Extract provided:
------------------------------------------------------------
Robin Powell: There are several important questions you should ask before choosing to work with a financial adviser.


One of them is this: Do you recommend actively managed or passively managed funds?


The main problem with active funds is that they are much more expensive, and that has a negative impact on returns.


Investment author Andrew Hallam describes using active funds as like trying to walk up an escalator that’s going down.


Andrew Hallam: As a kid, we probably all wanted to try that. But progress isn't very encouraging. If you truly want to get to the top of the escalator, even within a timely period, because the escalators had a downward. 


And that's how I compared investment fees. I said investment fees are like a downward heading escalator. And when we're looking at the fees on actively managed mutual funds, and we're trying to walk up the escalator and the fee is rotating those steps down towards us, it's going to take us far longer to achieve our financial independence or our goals. 


Whereas if you're looking at low cost index funds, they're so cheap that the escalator isn't really perceptively moving at all. 


So you are just walking up those steps instead of fighting steps that are rolling back were on an actively managed escalator. 


RP: Many financial advisers believe that actively managed funds are worth paying for because of their potential to outperform.


But over the very long term, very few of them do.


Advisers who use them, says Andrew, are like those who believe the earth is flat.


AH: Statistically speaking, the odds over a ten year period. Plus the odds of you picking a collection of actively managed funds and beating a portfolio of low cost index funds are extremely, extremely small. So it's much like the flat Earth concept they are touting that the Earth is flat. 


They're touting that financial, actively managed products will outperform a low cost portfolio of index funds, which is highly improbable over a lifetime.
------------------------------------------------------------
In the transcript about choosing a financial adviser, why does Andrew Hallam compare advisers who use actively managed funds to people who say the Earth is flat? Answer in one to three sentences.

Supplied data:
------------------------------------------------------------
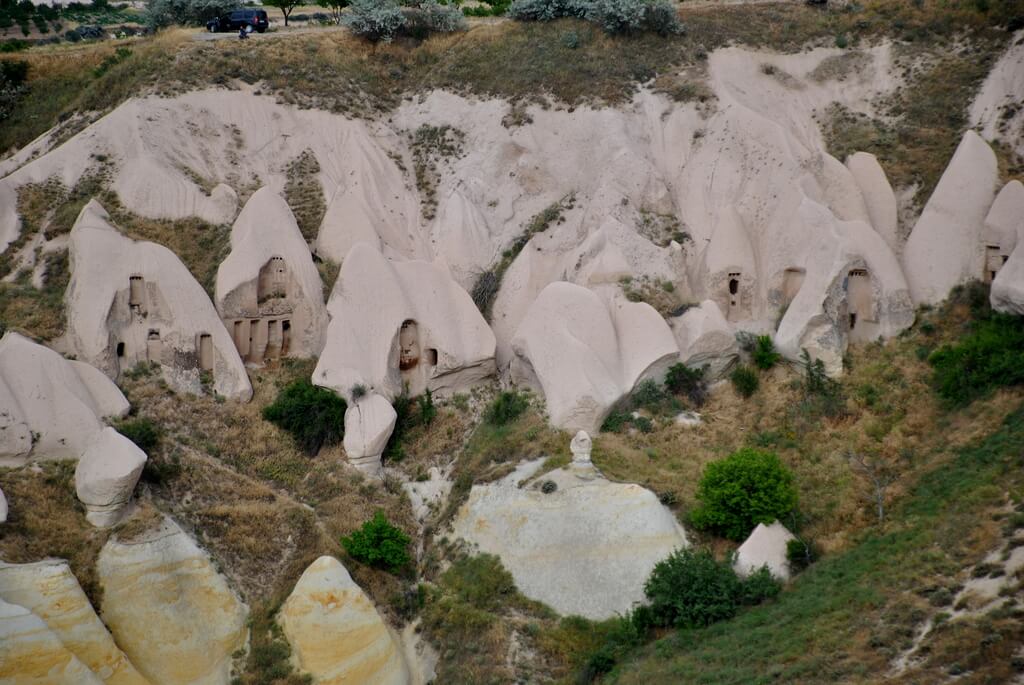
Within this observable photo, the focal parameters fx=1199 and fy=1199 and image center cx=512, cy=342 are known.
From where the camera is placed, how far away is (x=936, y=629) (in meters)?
23.9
------------------------------------------------------------
Task result:
He says the odds of a set of actively managed funds beating a portfolio of low cost index funds over a ten-year period are extremely small. Those advisers still claim that actively managed products will outperform such a portfolio, which he calls highly improbable over a lifetime. So, like flat-Earth believers, they are promoting a claim that is very unlikely to be true.